*** Excerpt ***
The proposed concept is not limited to two different image representations. For example, the illumination system may be configured to emit four units of one or more light beams having four different polarizations, e.g., two perpendicular to each other, and two offset by 45 degrees to the other two. The processing system may be configured to generate at least four different digital image representations of the object with at least four different contributions of the four units of light beams, and to process the at least four different digital image representation using the machine-learning model. This may further improve the classification accuracy of the machine-learning based classification.
While the principle of the proposed concept was explained with white LEDs, the proposed concept may be implemented with non-white LEDs or combination of LEDs. For example, an application may require multispectral illumination, which is achieved by simultaneously illuminating by a set of LEDs. Instead of LED, any type of (diode-based) light source may be used. For example, lasers typically exhibit very quick response time.
While the proposed concept is applicable to a wide range of different optical imaging systems, it is particularly useful in surgical imaging.
In various examples of the proposed surgical microscope system, one or more optical imaging sensors 220; 225 are used to provide the imaging sensor data. Accordingly, the one or more optical imaging sensors are configured to generate the respective imaging sensor data. For example, the one or more optical imaging sensors 220; 225 of the optical imaging system (e.g., of the optical imaging system) may comprise or be APS (Active Pixel Sensor)-or a CCD (Charge-Coupled-Device)-based imaging sensors. For example, in APS-based imaging sensors, light is recorded at each pixel using a photodetector and an active amplifier of the pixel. APS-based imaging sensors are often based on CMOS (Complementary Metal-Oxide-Semiconductor) or S-CMOS (Scientific CMOS) technology. In CCD-based imaging sensors, incoming photons are converted into electron charges at a semiconductor-oxide interface, which are subsequently moved between capacitive bins in the imaging sensors by a circuitry of the imaging sensors to perform the imaging. The processing system 210 may be configured to obtain (i.e., receive or read out) the imaging sensor data from the respective optical imaging sensor. The imaging sensor data may be obtained by receiving the imaging sensor data from the respective optical imaging sensor (e.g., via the interface 212), by reading the imaging sensor data out from a memory of the respective optical imaging sensor (e.g., via the interface 212), or by reading the imaging sensor data from a storage device 216 of the processing system 210, e.g., after the imaging sensor data has been written to the storage device 216 by the respective optical imaging sensor or by another system or processor.
***
| What this task involves |
Retype the part of the optical imaging excerpt between "The proposed concept is not" and "machine-learning based classification.", inclusive, without changing a word.
*** Information shown ***
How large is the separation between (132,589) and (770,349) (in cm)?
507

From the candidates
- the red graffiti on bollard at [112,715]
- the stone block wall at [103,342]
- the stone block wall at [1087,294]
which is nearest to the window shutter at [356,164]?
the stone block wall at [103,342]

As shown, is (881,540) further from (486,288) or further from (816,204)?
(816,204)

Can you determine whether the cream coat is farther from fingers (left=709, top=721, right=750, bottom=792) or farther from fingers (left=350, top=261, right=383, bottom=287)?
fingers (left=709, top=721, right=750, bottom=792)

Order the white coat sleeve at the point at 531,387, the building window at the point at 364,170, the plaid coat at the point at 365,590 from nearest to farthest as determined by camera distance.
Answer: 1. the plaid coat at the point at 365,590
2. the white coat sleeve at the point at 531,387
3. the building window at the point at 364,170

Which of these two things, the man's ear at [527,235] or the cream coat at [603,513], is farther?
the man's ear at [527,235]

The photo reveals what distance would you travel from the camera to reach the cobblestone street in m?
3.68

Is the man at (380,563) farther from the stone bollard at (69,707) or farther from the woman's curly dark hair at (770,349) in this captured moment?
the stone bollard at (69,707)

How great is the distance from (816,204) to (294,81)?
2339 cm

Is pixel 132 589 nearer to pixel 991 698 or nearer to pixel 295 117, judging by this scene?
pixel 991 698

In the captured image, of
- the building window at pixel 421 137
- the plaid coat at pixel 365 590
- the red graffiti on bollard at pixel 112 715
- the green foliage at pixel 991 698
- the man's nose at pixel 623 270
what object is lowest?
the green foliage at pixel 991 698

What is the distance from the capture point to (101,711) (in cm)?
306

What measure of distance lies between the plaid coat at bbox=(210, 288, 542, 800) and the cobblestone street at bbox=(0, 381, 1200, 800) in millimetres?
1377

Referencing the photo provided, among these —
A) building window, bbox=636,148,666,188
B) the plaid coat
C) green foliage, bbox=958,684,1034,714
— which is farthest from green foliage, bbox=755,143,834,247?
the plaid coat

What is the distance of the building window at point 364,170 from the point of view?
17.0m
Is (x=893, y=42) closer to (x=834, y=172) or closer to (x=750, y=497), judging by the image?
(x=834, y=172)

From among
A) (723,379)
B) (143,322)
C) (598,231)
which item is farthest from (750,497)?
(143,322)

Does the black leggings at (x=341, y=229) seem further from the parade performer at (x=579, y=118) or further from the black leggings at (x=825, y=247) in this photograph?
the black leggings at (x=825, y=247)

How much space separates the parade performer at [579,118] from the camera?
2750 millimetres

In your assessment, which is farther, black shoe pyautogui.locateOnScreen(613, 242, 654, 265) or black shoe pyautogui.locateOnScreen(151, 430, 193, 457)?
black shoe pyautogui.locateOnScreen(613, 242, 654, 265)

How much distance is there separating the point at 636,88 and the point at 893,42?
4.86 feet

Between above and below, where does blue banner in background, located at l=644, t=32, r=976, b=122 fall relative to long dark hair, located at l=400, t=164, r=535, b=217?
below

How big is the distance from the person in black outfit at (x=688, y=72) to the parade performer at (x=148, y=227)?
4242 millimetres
***
| Output for this exercise |
The proposed concept is not limited to two different image representations. For example, the illumination system may be configured to emit four units of one or more light beams having four different polarizations, e.g., two perpendicular to each other, and two offset by 45 degrees to the other two. The processing system may be configured to generate at least four different digital image representations of the object with at least four different contributions of the four units of light beams, and to process the at least four different digital image representation using the machine-learning model. This may further improve the classification accuracy of the machine-learning based classification.